The table of contents is an XML document which should conform to the XAR DTD. The XAR DTD defines the terms necessary for basic filesystem representations. The table of contents should be encoded as UTF-8.

<?xml version="1.0"?>

<xar>
  <toc>
    <checksum style="sha1">
      <size>20</size>
      <offset>0</offset>
    </checksum>
    <file id="1">
      <name>xar</name>
      <type>file</type>
      <mode>0755</mode>
      <uid>0</uid>
      <gid>0</gid>
      <user>root</user>
      <group>wheel</group>
      <size>81180</size>
      <data>
        <offset>0</offset>
        <size>74108</size>
        <length>23083</length>
        <extracted-checksum style="md5">d852c77ac3c8e83f312c12b4c3198e6d</checksum>
        <archived-checksum style="md5">ceaf793ccb1990ecbadb20112d5f9e5d</checksum>
        <encoding style="application/x-gzip"/>
      </data>
      <ea>
        <name>com.apple.ResourceFork</name>
        <offset>0</offset>
        <size>7072</size>
        <length>3942</length>
        <extracted-checksum style="md5">0f7061dca2d7411352377db0e53792db</checksum>
        <archived-checksum style="md5">c72de8ac25abe462a930254d82958534</checksum>
        <encoding style="application/x-gzip"/>
      </ea>
    </file>
  </toc>
</xar>

The Heap

As its name suggests, the heap is an unstructured heap of data referenced by the table of contents.
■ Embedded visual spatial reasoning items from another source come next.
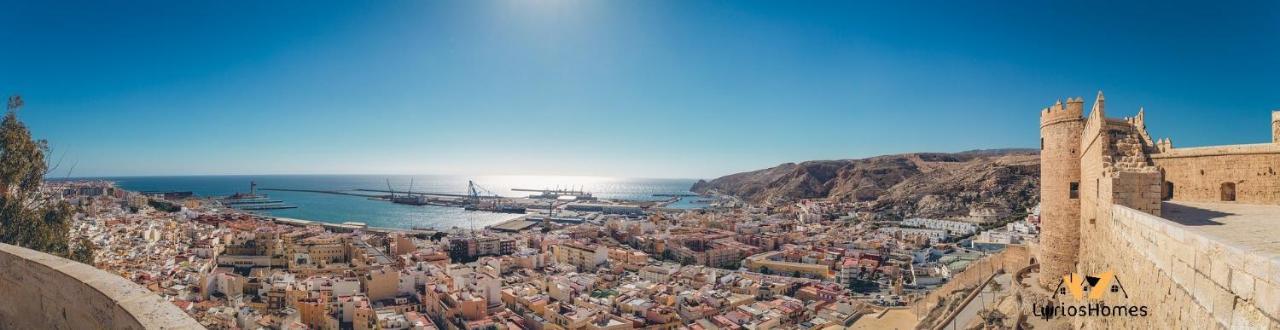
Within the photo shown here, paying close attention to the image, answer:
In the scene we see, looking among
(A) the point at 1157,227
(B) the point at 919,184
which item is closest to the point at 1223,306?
(A) the point at 1157,227

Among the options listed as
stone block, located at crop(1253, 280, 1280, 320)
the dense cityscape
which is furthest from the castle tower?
the dense cityscape

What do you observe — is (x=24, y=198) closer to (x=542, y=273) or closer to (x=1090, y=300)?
(x=1090, y=300)

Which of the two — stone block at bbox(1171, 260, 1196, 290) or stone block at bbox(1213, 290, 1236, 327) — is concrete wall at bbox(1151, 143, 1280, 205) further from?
stone block at bbox(1213, 290, 1236, 327)

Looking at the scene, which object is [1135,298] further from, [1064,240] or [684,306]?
[684,306]

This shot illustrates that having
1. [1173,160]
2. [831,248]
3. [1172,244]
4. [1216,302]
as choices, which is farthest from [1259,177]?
[831,248]

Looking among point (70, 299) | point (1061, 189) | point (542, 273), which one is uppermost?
point (1061, 189)

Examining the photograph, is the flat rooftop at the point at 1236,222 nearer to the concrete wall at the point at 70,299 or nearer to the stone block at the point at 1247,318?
the stone block at the point at 1247,318

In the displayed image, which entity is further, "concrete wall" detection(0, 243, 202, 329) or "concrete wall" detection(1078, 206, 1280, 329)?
"concrete wall" detection(0, 243, 202, 329)
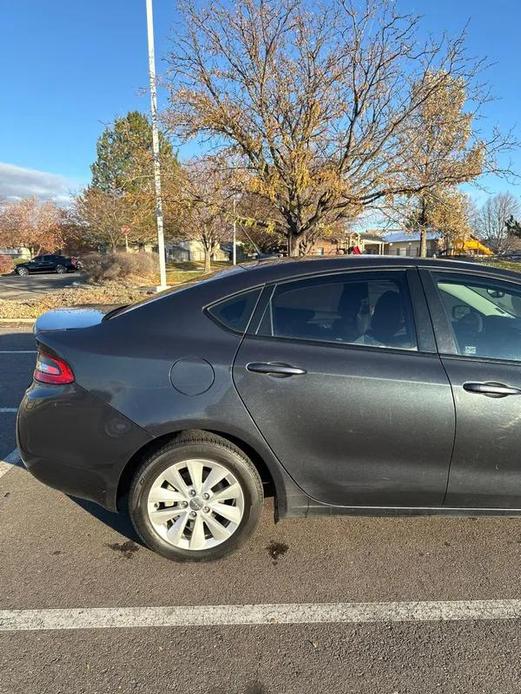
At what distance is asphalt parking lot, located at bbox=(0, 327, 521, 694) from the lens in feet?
6.20

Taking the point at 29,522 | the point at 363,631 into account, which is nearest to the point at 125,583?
the point at 29,522

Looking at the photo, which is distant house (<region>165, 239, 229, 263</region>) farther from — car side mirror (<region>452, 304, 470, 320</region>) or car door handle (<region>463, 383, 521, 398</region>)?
car door handle (<region>463, 383, 521, 398</region>)

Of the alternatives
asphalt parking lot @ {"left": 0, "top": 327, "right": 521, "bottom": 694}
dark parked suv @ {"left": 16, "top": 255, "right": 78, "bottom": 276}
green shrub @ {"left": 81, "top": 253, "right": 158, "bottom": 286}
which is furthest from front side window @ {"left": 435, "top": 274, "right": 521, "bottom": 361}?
dark parked suv @ {"left": 16, "top": 255, "right": 78, "bottom": 276}

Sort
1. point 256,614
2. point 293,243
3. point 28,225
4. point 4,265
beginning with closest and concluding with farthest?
point 256,614, point 293,243, point 4,265, point 28,225

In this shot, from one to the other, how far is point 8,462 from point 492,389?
3.51 meters

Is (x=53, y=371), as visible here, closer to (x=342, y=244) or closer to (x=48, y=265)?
(x=342, y=244)

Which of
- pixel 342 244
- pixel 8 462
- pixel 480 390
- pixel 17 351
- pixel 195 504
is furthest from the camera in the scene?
pixel 342 244

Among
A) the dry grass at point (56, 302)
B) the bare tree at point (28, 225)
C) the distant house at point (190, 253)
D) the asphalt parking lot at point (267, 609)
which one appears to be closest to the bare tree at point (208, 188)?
the dry grass at point (56, 302)

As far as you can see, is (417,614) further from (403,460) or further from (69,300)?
(69,300)

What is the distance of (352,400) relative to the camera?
239cm

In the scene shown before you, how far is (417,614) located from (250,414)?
122 cm

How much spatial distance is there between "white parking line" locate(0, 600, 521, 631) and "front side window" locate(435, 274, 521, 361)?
4.07 ft

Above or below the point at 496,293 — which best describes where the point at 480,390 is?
below

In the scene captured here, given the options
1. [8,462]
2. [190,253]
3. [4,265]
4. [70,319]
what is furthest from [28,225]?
[70,319]
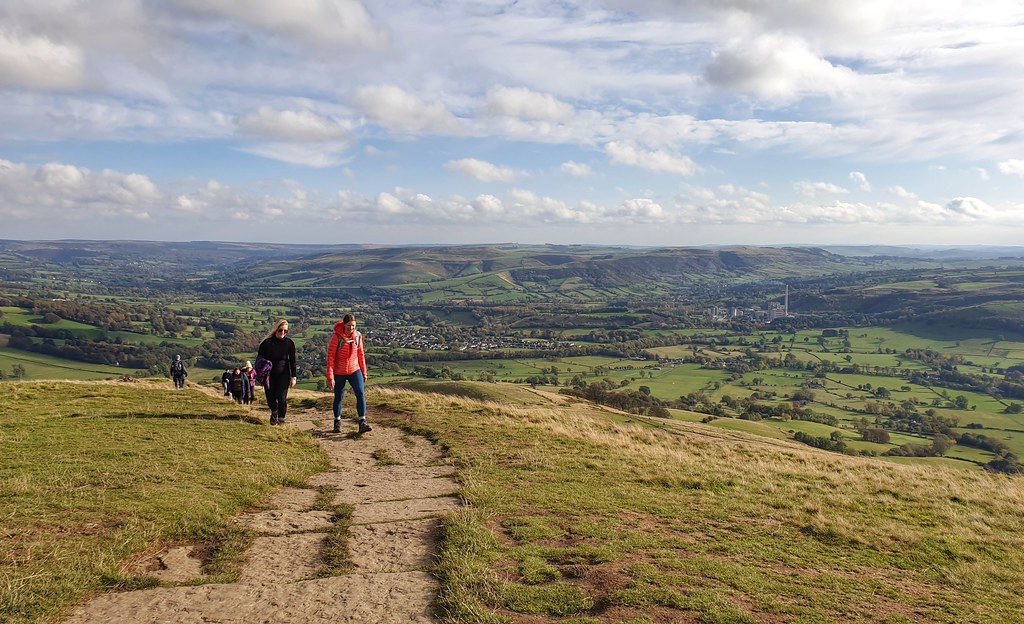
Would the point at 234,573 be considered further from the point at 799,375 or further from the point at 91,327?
the point at 91,327

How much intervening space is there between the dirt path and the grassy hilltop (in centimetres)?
35

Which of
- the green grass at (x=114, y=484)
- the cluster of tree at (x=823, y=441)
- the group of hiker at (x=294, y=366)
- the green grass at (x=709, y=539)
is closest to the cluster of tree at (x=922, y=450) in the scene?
the cluster of tree at (x=823, y=441)

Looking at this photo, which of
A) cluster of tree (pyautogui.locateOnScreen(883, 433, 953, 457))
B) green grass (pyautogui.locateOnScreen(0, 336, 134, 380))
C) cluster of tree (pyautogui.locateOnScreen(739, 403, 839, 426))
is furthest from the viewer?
green grass (pyautogui.locateOnScreen(0, 336, 134, 380))

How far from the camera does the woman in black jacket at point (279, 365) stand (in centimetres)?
1543

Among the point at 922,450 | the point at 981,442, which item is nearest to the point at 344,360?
the point at 922,450

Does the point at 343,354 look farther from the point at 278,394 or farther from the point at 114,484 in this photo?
the point at 114,484

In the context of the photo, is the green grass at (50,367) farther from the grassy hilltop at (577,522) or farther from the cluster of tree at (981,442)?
the cluster of tree at (981,442)

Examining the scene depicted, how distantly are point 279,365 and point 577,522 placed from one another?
33.6ft

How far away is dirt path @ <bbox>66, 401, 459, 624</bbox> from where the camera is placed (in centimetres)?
576

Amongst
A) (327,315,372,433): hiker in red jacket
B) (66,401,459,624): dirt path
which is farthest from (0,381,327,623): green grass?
(327,315,372,433): hiker in red jacket

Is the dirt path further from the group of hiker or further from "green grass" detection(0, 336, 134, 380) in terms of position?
"green grass" detection(0, 336, 134, 380)

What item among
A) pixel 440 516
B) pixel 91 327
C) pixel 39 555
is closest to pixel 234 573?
pixel 39 555

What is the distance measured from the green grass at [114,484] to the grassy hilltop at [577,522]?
34 mm

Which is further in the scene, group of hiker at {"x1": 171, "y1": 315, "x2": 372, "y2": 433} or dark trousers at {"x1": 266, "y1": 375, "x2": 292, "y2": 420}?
dark trousers at {"x1": 266, "y1": 375, "x2": 292, "y2": 420}
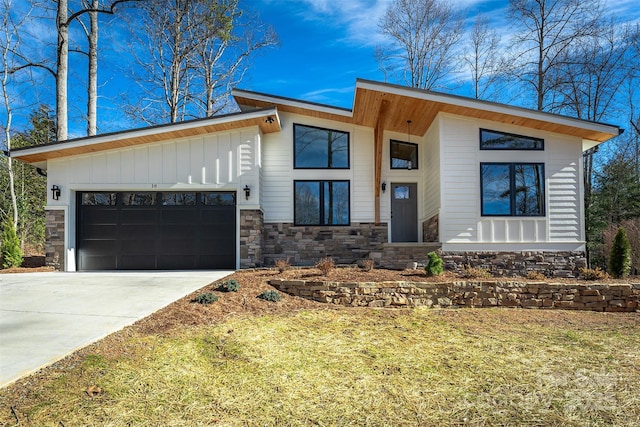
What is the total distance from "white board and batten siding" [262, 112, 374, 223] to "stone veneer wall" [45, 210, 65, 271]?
533 cm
It is recommended that implementations use the heap as efficiently as possible and defragment the heap during archive creation as well order it sensibly. In order for an archive to be streamable, it is necissary for all of a file's heap entries to be grouped together, with extended attributes coming before the data portion of the file. When streaming, the heap entries will be extracted in the order they appear, and the EA data must be extracted before the data so the proper security context can be set on the file before the data is extracted.